When a poet of the stature of Rainer Maria Rilke with such a precise command of words, defined Ronda as the “dreamed-of city”, he had his reasons. Surely after visiting it any traveller will confirm the poet’s judgment, and agree even more the farther he gets from Ronda and remembers it as a dream instead of a place that he has actually touched.
A visitor on his first trip to this city will approach it with mental postcard images of a few of its monuments, its scenery or some of the many characteristic secluded corners that it has to offer, but none of this will serve as a reference or even be easily recognisable because the reality that he will find is very different. Ronda belongs to that select group of towns that can only be compared to themselves, with no possibility of imitation or resemblance to others. This is something that the traveller can prove to himself the moment he enters the historic quarter and sees the dazzling landscape and architecture appear before him, impregnated with history and legend that blur the line between reality and fantasy but that resoundingly affirms the unique character of Ronda.
The town is located on a plateau some 750 metres above sea level and seems to be divided into two areas by the famous “Tajo de Ronda” (Ronda Cliff), a gorge 100 metres deep and about 500 metres long with the River Guadalevin running along its floor. The western part of this plateau forms an area of cliffs similar to the one that forms the Tajo itself. Beginning here, an extensive rural landscape opens up that stretches to the mountains that make up the highlands that give the region its name.
The paintings in the La Pileta cave in Benaojan bear witness that the environs of Ronda were inhabited at least since the Paleolithic Period, and remains found in some excavations in the city of Ronda show that there were human settlements in the Neolithic Period. It was the historian Pliny, however, who placed Ronda within the time frame of history when in his writings he refered to the La Arunda of the sixth century B. C. that was inhabited by Bastulo Celts, while identifying the Iberians as being the founders of nearby Acinipo.
The Phoenicians, Greeks, Carthaginians and Romans were later to successively establish themselves, for varying periods, in this area. The Romans named it Laurus and erected the Castillo del Laurel (Laurel Castle, no longer in existence), from which they kept watch over the warlike Celtiberian tribes. Acinipo rather than Ronda was more important in that era, however, as is shown by the fact that it came to mint its own coins.
After the disintegration of the Roman Empire Ronda and Acinipo witnessed the Germanic invasions, and the latter city was even occupied by the Byzantines, who permanently abandoned it in the seventh century when the Visigoths entered Ronda. The city began to acquire a certain political and economic importance with the arrival of the Arabs, who would rename it Izna Rand Onda.
In the late ninth and early tenth centuries, the entire Highlands and especially its capital intensely experienced the insurgency directed from Bobastro (Ardales) by Omar Ben Hafsun against the Caliphate of Cordoba. Later, around the first half of the eleventh century after the fall of the Caliphate of Cordoba, the Berbers made Ronda a Taifas Kingdom, under which the city would experience great urban growth.

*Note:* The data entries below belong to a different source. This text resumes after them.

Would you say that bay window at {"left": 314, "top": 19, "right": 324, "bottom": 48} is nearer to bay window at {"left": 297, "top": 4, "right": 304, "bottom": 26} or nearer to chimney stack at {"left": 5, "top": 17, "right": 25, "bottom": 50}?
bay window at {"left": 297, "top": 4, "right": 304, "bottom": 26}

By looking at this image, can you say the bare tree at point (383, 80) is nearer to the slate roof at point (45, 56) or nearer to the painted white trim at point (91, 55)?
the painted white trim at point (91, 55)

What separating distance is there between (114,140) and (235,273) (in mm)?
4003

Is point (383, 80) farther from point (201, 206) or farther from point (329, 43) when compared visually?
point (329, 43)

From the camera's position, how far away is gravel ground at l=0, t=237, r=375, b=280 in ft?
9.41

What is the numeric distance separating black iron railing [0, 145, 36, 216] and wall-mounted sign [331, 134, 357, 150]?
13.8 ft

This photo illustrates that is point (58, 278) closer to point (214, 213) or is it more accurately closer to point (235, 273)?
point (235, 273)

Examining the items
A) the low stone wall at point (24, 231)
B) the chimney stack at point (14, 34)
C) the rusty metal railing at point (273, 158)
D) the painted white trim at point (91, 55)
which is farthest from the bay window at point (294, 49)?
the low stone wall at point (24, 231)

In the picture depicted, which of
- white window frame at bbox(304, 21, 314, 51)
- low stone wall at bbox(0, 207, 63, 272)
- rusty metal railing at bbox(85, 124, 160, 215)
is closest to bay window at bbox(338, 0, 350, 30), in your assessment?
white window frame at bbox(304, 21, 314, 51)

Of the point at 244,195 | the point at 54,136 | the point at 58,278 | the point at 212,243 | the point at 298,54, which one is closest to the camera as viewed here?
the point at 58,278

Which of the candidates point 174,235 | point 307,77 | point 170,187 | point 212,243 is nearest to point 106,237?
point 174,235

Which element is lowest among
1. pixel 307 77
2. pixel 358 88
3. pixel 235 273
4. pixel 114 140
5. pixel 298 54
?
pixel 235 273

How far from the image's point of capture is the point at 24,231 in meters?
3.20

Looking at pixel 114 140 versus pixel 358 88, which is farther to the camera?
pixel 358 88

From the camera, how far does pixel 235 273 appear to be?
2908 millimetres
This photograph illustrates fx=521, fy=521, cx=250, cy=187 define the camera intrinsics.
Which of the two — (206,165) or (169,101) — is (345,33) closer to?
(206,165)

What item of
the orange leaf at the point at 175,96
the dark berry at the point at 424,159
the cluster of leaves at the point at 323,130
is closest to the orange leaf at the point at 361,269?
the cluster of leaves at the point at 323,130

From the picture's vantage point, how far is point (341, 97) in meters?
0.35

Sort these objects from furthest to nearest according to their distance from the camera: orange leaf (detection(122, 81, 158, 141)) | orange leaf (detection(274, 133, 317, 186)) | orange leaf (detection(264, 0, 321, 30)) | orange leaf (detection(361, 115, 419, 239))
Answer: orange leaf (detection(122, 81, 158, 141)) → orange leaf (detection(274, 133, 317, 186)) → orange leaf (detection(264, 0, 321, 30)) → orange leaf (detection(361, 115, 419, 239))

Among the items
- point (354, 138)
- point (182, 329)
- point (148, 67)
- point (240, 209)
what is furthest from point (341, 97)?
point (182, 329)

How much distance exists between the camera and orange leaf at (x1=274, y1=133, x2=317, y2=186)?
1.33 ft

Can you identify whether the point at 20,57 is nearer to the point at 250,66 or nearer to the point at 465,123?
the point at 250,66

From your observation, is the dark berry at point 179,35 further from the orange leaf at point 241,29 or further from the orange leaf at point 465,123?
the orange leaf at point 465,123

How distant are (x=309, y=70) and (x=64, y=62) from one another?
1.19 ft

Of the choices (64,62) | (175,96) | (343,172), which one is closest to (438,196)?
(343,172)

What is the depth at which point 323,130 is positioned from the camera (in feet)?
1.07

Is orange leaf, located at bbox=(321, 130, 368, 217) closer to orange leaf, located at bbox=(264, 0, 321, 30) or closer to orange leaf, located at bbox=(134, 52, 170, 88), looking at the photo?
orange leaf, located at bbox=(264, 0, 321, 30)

The city lost its independence in 1066 when it came under the Kingdom of Seville. Beginning with that date and for almost 400 years Ronda would be dominated by different North African tribes and finally by the Nazarites of Granada. In such a long history, Ronda would know periods of growth and prosperity, stagnation and even regression. Christian troops entered the city in 1485.
Peaceful coexistence between Muslims and Christians did not last very long. The Moorish rebellion broke out and was particularly violent in the Highlands until the expulsion of all Muslims in 1609. As was the case with any town in Málaga, an era of decadence befell Ronda that would last until approximately the eighteenth century, when the city extended into the Mercadillo neighbourhood with the construction of the Puente Nuevo (New Bridge) and the famous Plaza de Toros (Bullring).
French troops under the direct command of Joseph Bonaparte entered Ronda in 1810, an act that set off an unusual guerrilla movement throughout the Highlands. This movement remained alive even after the Napoleonic army abandoned the city in 1812 although it derived from bandit gangs, the most famous of all those in Spain in the nineteenth century which have given rise to so many legends and stories.
With the opening of the railroad in 1891 and the construction of several roads, Ronda entered the twentieth century with a remarkable level of socio-economic development. In 1918 this town was selected for the Andalusian Congress at the urging of Blas Infante of Malaga, who is considered the father of the “Patria Andaluza” (Andalusian fatherland movement).